SECURITIES AND EXCHANGE COMMISSION

Washington, D.C. 20549

 

 

FORM 8-K

 

 

CURRENT REPORT

Pursuant to Section 13 OR 15(d) of the

Securities Exchange Act of 1934

Date of Report

(Date of earliest event reported)

April 20, 2012

 

 

PRO-DEX, INC.

(Exact name of registrant as specified in its charter)

 

 

 

COLORADO   0-14942   84-1261240

(State or other jurisdiction

of incorporation)

 

(Commission

File Number)

 

(I.R.S. Employer

Identification Number)

2361 McGaw Avenue

Irvine, Ca. 92614

(Address of principal executive offices, zip code)

(949) 769-3200

(Registrant’s telephone number, including area code)

 

 

Check the appropriate box below if the Form 8-K filing is intended to simultaneously satisfy the filing obligation of the registrant under any of the following provisions ( see General Instruction A.2. below):

 

¨ Written communications pursuant to Rule 425 under the Securities Act (17 CFR 230.425)

 

¨ Soliciting material pursuant to Rule 14a-12 under the Exchange Act (17 CFR 240.14a-12)

 

¨ Pre-commencement communications pursuant to Rule 14d-2(b) under the Exchange Act (17 CFR 240.14d-2(b))

 

¨ Pre-commencement communications pursuant to Rule 13e-4(c) under the Exchange Act (17 CFR 240.13e-4(c))

 

 

 


Item 5.02 Departure of Directors or Certain Officers; Election of Directors; Appointment of Certain Officers; Compensatory Arrangements of Certain Officers.

Resignation of Chief Executive Officer, President and Director.

On April 20, 2012, Pro-Dex, Inc. (the “Company”) reported that Mark P. Murphy, the Company’s Chief Executive Officer, President and a member of the Company’s Board of Directors (the “Board”), resigned from all of his positions with the Company, effective April 20, 2012 (the “Separation Date”). On April 20, 2012, the Company and Mr. Murphy entered into a Separation Agreement and General Release of All Claims (“Separation Agreement”) concerning the conclusion of Mr. Murphy’s employment services with the Company. A complete copy of the Separation Agreement is attached to this report as Exhibit 10.1 and the summary set forth below is qualified in its entirety by the full text of the Separation Agreement.

Under the terms of the Separation Agreement, Mr. Murphy will be paid all unpaid base salary, unreimbursed business expenses, less state and federal taxes and other required withholding, for the period through the Separation Date.

RECORDS FOR THE TASK:
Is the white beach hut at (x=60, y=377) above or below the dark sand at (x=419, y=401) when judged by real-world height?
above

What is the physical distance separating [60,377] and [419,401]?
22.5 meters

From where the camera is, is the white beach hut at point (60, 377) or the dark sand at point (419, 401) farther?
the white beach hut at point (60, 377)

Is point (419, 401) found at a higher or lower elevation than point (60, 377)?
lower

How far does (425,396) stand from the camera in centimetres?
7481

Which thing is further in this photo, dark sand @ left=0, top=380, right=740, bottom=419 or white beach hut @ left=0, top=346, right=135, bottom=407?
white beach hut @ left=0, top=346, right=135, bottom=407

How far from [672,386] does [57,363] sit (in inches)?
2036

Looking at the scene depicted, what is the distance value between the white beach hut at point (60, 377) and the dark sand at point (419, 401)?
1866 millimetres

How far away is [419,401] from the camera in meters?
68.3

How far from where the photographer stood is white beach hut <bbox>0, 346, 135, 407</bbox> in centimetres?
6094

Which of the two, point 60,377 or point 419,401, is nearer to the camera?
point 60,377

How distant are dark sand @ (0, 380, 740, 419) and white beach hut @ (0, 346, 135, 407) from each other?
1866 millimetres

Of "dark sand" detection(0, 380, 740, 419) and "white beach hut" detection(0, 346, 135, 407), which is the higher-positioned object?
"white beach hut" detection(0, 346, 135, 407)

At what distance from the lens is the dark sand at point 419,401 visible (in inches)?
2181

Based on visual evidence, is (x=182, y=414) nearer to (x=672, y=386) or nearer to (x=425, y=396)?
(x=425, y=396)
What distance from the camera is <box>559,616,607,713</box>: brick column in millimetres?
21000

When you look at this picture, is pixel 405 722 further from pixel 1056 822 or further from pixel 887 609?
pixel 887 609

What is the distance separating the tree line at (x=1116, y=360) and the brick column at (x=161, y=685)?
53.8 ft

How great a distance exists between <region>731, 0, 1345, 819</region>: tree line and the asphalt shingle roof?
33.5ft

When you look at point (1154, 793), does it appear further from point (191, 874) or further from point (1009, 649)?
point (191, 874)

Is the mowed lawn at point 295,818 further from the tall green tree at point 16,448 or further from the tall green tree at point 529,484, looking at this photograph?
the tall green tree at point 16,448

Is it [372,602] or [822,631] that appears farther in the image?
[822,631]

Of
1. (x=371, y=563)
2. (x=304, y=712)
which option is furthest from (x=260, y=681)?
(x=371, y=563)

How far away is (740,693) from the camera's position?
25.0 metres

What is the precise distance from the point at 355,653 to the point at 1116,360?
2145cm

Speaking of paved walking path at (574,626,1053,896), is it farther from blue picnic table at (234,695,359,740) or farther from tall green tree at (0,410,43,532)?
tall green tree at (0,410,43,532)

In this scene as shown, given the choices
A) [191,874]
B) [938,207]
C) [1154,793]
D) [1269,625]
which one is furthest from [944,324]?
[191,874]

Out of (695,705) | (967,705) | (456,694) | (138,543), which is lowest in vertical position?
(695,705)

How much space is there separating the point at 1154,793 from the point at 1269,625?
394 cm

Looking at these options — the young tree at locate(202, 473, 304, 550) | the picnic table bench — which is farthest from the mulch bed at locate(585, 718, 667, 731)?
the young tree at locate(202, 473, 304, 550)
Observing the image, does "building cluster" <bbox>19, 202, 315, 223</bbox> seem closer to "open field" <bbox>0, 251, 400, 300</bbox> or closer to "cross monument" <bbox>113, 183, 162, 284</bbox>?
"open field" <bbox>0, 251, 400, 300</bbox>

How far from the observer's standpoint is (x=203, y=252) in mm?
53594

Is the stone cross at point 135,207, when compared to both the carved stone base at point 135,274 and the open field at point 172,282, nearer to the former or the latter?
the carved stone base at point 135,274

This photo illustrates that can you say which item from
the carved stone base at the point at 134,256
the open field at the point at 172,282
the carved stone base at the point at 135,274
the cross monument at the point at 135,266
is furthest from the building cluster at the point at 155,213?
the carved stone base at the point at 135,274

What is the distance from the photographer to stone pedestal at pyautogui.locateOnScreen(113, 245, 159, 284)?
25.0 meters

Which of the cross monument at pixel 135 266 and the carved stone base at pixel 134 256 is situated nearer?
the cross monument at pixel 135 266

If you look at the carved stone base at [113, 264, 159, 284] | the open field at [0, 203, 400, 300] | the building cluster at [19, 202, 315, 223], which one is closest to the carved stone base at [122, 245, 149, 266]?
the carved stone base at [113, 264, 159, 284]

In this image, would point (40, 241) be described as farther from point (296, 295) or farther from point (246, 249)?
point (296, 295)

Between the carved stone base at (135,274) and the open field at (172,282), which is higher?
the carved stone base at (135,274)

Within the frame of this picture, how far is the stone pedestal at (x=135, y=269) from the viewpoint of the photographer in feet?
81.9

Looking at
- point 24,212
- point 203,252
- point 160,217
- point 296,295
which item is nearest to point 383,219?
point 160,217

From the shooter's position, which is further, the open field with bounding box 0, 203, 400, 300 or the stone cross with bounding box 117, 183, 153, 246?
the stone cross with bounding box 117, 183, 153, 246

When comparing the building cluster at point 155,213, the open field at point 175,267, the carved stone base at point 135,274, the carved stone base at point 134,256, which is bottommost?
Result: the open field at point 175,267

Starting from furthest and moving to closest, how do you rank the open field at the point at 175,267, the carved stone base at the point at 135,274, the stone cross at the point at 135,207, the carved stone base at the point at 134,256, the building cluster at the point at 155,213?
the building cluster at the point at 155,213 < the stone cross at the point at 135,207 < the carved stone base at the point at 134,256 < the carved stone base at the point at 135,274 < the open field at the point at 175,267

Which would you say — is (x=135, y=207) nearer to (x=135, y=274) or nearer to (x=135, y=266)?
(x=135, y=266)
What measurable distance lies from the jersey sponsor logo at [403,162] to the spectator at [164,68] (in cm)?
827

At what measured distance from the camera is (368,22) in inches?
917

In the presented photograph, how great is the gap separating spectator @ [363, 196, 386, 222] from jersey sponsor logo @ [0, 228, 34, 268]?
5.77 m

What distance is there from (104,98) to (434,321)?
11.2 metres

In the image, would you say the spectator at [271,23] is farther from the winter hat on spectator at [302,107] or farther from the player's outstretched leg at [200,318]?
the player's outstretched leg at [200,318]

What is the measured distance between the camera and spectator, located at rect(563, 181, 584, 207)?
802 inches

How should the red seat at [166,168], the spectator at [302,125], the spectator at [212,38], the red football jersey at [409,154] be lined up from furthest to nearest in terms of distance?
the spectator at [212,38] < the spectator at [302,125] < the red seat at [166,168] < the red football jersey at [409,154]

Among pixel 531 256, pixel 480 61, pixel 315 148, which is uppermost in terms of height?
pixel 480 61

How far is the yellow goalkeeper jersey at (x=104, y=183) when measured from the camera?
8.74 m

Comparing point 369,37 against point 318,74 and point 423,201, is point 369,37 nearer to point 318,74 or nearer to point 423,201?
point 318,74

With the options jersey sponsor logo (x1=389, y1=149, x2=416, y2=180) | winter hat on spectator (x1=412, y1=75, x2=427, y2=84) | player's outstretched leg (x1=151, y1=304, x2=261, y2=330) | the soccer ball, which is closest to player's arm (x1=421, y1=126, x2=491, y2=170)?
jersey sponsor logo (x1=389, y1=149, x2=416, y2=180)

SET TASKS:
1. Retype the Form 8-K excerpt between "Item 5.02 Departure of" and "President and Director.", inclusive, with every word and mark unchanged.
2. Echo the rows between the lines holding "What is the distance separating" and "25.0 metres", inclusive, with each line reproduced verbatim.

SOLUTIONS BY TASK:
1.
Item 5.02 Departure of Directors or Certain Officers; Election of Directors; Appointment of Certain Officers; Compensatory Arrangements of Certain Officers.

Resignation of Chief Executive Officer, President and Director.

2.
What is the distance separating the tree line at (x=1116, y=360) and the brick column at (x=161, y=685)?
53.8 ft

How great a distance exists between <region>731, 0, 1345, 819</region>: tree line and the asphalt shingle roof?
33.5ft

When you look at point (1154, 793), does it appear further from point (191, 874) or further from point (1009, 649)?
point (191, 874)

Is the mowed lawn at point 295,818 further from the tall green tree at point 16,448 or further from the tall green tree at point 529,484, looking at this photograph?
the tall green tree at point 16,448

Is it [372,602] or [822,631] that appears farther in the image?
[822,631]

Of
1. (x=371, y=563)
2. (x=304, y=712)
which option is furthest from (x=260, y=681)?
(x=371, y=563)

How far away is (740,693) from the camera's position?
25.0 metres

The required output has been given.